Your task is to extract the lines from the one holding "What distance is" through the end of the material. Set them down exactly and add nothing.

>>

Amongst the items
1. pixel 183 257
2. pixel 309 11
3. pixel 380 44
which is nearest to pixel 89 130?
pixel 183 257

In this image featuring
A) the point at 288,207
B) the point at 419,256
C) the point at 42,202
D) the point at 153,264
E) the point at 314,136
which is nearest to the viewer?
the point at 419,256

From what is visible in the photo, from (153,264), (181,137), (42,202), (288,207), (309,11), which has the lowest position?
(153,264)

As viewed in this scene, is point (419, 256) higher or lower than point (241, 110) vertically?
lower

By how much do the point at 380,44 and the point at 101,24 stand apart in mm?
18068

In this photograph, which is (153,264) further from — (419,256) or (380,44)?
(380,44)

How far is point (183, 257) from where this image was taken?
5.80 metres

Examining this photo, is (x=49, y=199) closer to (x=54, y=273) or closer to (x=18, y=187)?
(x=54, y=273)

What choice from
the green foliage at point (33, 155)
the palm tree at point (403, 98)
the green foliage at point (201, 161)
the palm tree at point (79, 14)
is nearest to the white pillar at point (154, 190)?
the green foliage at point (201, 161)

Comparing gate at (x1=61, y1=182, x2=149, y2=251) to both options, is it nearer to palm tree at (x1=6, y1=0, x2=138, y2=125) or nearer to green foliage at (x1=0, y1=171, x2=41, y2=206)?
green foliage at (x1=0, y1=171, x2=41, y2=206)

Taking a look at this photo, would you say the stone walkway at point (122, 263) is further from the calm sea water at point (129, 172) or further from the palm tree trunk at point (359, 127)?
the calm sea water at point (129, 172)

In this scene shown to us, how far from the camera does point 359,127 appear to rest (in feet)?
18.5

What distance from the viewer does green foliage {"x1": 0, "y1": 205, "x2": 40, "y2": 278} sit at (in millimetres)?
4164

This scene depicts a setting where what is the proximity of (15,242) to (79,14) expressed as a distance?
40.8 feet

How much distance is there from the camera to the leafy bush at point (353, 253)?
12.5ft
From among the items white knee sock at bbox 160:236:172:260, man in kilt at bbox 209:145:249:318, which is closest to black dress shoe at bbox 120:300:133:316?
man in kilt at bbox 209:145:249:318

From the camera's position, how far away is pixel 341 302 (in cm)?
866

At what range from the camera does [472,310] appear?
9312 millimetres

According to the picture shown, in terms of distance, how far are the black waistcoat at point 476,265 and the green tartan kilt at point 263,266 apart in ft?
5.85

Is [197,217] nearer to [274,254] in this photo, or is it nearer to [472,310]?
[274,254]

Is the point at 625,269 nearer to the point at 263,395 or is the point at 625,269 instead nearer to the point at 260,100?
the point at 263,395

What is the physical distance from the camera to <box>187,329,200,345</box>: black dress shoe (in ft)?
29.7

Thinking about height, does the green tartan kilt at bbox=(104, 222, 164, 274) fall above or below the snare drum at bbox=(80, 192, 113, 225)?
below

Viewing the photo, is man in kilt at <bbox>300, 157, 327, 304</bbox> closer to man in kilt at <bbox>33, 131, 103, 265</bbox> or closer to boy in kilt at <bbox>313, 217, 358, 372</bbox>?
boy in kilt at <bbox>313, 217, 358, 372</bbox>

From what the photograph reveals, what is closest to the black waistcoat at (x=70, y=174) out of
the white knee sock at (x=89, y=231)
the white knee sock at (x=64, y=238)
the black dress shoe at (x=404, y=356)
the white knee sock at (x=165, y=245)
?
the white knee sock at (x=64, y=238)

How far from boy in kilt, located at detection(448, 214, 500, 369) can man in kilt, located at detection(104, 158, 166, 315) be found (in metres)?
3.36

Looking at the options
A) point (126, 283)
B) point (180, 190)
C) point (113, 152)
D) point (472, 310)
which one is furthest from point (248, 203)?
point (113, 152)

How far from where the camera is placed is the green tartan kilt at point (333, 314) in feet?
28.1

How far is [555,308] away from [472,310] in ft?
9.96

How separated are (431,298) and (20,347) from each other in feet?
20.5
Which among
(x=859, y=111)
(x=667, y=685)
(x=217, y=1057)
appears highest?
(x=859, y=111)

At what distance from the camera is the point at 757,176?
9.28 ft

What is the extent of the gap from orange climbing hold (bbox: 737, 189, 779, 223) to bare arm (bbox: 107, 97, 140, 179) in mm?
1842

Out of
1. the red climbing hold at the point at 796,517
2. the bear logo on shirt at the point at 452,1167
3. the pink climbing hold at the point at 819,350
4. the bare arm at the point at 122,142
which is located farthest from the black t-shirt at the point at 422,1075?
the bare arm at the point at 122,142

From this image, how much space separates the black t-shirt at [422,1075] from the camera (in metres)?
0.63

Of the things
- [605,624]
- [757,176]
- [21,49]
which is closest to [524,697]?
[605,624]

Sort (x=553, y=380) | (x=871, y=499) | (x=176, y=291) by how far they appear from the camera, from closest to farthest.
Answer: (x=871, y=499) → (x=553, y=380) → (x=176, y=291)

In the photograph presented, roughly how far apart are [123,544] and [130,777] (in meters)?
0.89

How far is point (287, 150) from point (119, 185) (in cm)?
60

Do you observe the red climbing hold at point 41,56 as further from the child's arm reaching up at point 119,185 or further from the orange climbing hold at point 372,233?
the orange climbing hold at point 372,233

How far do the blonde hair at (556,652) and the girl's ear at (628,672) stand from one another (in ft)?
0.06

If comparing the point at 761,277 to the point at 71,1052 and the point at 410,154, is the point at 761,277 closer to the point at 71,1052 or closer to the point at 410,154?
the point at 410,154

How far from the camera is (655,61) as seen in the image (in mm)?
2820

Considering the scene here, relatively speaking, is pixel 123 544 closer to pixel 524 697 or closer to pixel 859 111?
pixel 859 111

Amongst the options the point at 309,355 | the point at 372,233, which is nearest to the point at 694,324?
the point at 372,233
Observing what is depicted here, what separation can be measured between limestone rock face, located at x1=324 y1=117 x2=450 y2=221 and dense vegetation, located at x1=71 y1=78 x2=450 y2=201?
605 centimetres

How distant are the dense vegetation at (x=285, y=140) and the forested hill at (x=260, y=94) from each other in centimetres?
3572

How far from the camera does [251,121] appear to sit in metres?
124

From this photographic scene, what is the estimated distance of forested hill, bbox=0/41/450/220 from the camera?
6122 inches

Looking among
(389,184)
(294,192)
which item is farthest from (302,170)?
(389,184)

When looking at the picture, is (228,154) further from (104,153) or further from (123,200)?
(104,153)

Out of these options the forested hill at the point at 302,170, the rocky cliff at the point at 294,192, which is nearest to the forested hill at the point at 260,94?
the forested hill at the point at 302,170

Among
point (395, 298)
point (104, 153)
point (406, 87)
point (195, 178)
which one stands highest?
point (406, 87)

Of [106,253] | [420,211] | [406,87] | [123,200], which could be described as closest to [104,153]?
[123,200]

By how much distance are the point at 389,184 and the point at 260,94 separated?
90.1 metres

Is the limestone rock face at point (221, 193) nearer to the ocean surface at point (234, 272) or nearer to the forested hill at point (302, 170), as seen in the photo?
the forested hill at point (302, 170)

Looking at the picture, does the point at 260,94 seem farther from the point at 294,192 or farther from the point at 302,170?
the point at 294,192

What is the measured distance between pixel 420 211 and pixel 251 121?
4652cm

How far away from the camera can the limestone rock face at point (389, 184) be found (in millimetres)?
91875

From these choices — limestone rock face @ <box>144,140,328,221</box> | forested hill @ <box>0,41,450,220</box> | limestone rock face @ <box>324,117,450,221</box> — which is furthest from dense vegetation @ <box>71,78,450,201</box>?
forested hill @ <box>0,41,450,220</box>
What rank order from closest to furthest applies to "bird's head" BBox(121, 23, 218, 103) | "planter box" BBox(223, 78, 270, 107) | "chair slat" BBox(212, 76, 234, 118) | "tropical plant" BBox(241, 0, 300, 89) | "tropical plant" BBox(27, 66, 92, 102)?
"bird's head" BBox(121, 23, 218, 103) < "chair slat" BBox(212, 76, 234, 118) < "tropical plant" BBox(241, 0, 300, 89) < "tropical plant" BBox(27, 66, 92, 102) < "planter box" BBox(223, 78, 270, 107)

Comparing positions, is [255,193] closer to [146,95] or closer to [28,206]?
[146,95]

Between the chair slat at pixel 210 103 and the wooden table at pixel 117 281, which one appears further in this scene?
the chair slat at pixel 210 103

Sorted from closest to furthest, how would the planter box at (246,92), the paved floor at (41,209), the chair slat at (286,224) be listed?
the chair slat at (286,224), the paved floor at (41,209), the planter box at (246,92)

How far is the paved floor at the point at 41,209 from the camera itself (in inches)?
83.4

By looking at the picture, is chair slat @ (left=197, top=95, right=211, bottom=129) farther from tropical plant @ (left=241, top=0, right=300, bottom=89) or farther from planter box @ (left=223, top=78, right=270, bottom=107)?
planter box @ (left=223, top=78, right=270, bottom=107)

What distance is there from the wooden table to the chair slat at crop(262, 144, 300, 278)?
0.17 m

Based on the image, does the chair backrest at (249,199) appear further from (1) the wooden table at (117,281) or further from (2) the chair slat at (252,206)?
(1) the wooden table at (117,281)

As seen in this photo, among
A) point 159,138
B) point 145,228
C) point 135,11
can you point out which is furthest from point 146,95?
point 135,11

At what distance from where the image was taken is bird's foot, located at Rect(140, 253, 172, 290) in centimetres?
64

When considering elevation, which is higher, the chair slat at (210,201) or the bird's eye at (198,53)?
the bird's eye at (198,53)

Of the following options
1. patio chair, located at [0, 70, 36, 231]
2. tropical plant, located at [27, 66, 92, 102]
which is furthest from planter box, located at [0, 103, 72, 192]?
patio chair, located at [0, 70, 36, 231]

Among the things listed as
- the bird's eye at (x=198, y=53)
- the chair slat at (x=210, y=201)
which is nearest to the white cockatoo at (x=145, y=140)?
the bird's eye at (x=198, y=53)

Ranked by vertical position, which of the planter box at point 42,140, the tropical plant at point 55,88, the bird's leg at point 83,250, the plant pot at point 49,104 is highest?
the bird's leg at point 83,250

<<

* **WRITTEN ANSWER**
What distance is there from the wooden table to the chair slat at crop(262, 144, 300, 278)?
0.17 m

Based on the image, does the chair backrest at (249,199) appear further from (1) the wooden table at (117,281) or further from (2) the chair slat at (252,206)?
(1) the wooden table at (117,281)

As seen in this photo, among
A) point 159,138
B) point 145,228
C) point 135,11
can you point out which is furthest from point 146,95?
point 135,11

At what distance from where the image was taken is bird's foot, located at Rect(140, 253, 172, 290) in centimetres?
64

When considering elevation, which is higher, the chair slat at (210,201) or the bird's eye at (198,53)?
the bird's eye at (198,53)

Of the following options
1. patio chair, located at [0, 70, 36, 231]
2. tropical plant, located at [27, 66, 92, 102]
which is furthest from planter box, located at [0, 103, 72, 192]?
patio chair, located at [0, 70, 36, 231]

Among the things listed as
- the bird's eye at (x=198, y=53)
- the chair slat at (x=210, y=201)
which is nearest to the white cockatoo at (x=145, y=140)?
the bird's eye at (x=198, y=53)

Ranked by vertical position, which of the planter box at point 42,140, the tropical plant at point 55,88, the bird's leg at point 83,250, the plant pot at point 49,104 is highest?
the bird's leg at point 83,250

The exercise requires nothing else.